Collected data
= = =
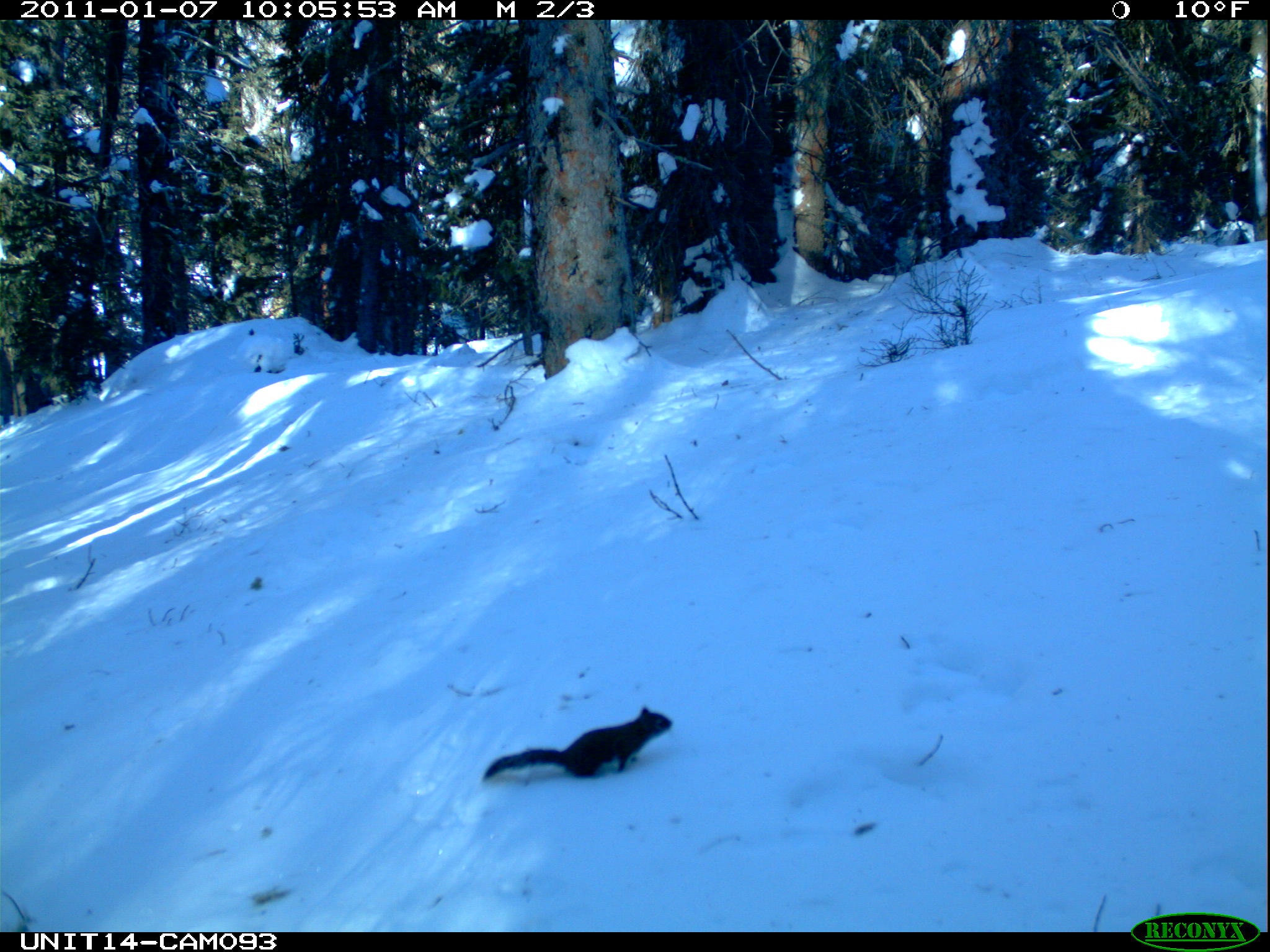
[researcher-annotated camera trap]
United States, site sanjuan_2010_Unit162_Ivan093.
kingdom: Animalia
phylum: Chordata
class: Mammalia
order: Rodentia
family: Sciuridae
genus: Tamiasciurus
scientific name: Tamiasciurus hudsonicus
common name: american red squirrel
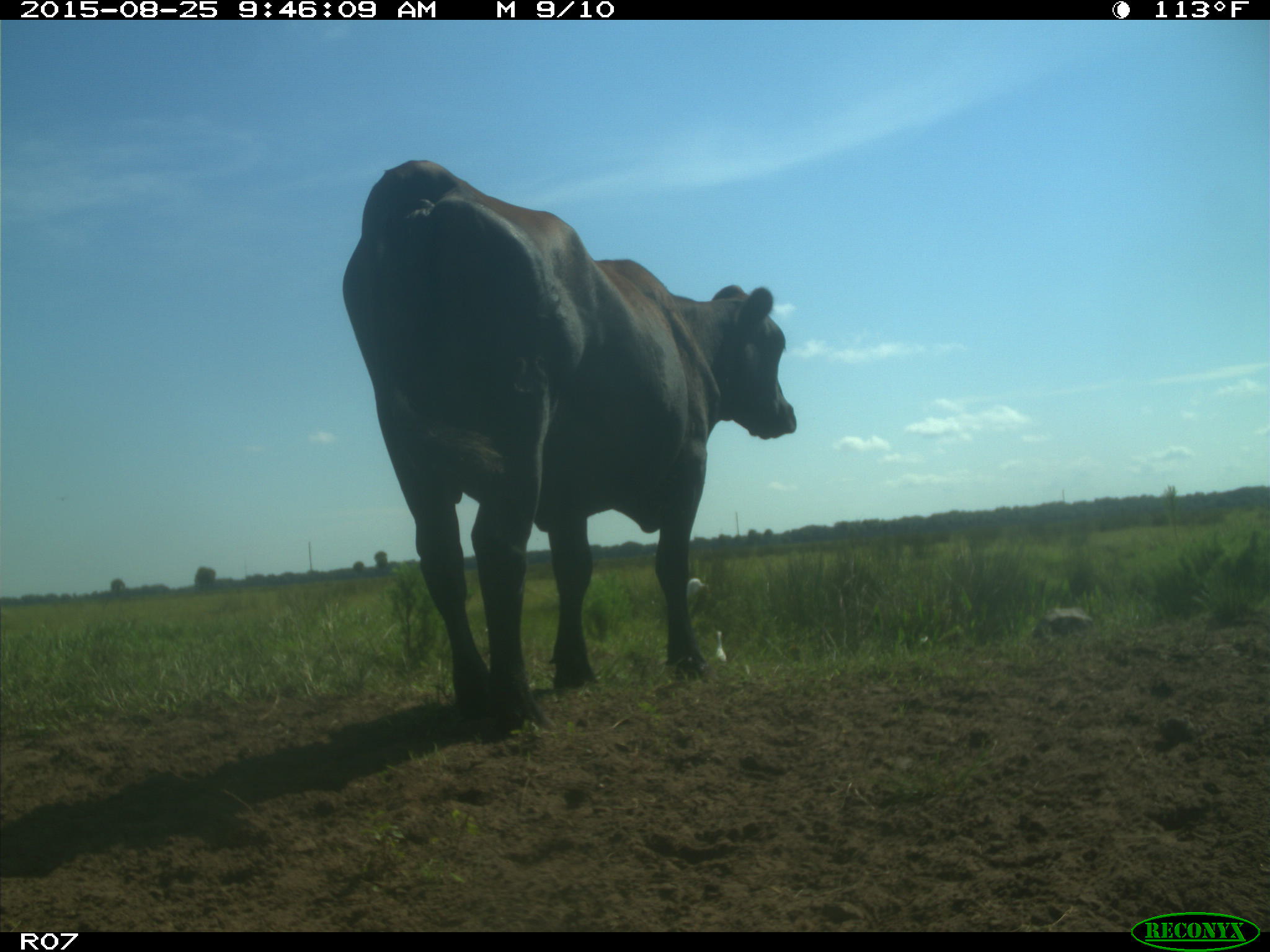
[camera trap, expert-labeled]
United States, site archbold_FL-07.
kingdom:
= = =
▶ _Assigned task_
Because only the text is wanted, copy each record above precisely and omit its pictures.

▶ _Answer box_
[researcher-annotated camera trap]
United States, site sanjuan_2010_Unit162_Ivan093.
kingdom: Animalia
phylum: Chordata
class: Mammalia
order: Rodentia
family: Sciuridae
genus: Tamiasciurus
scientific name: Tamiasciurus hudsonicus
common name: american red squirrel
[camera trap, expert-labeled]
United States, site archbold_FL-07.
kingdom:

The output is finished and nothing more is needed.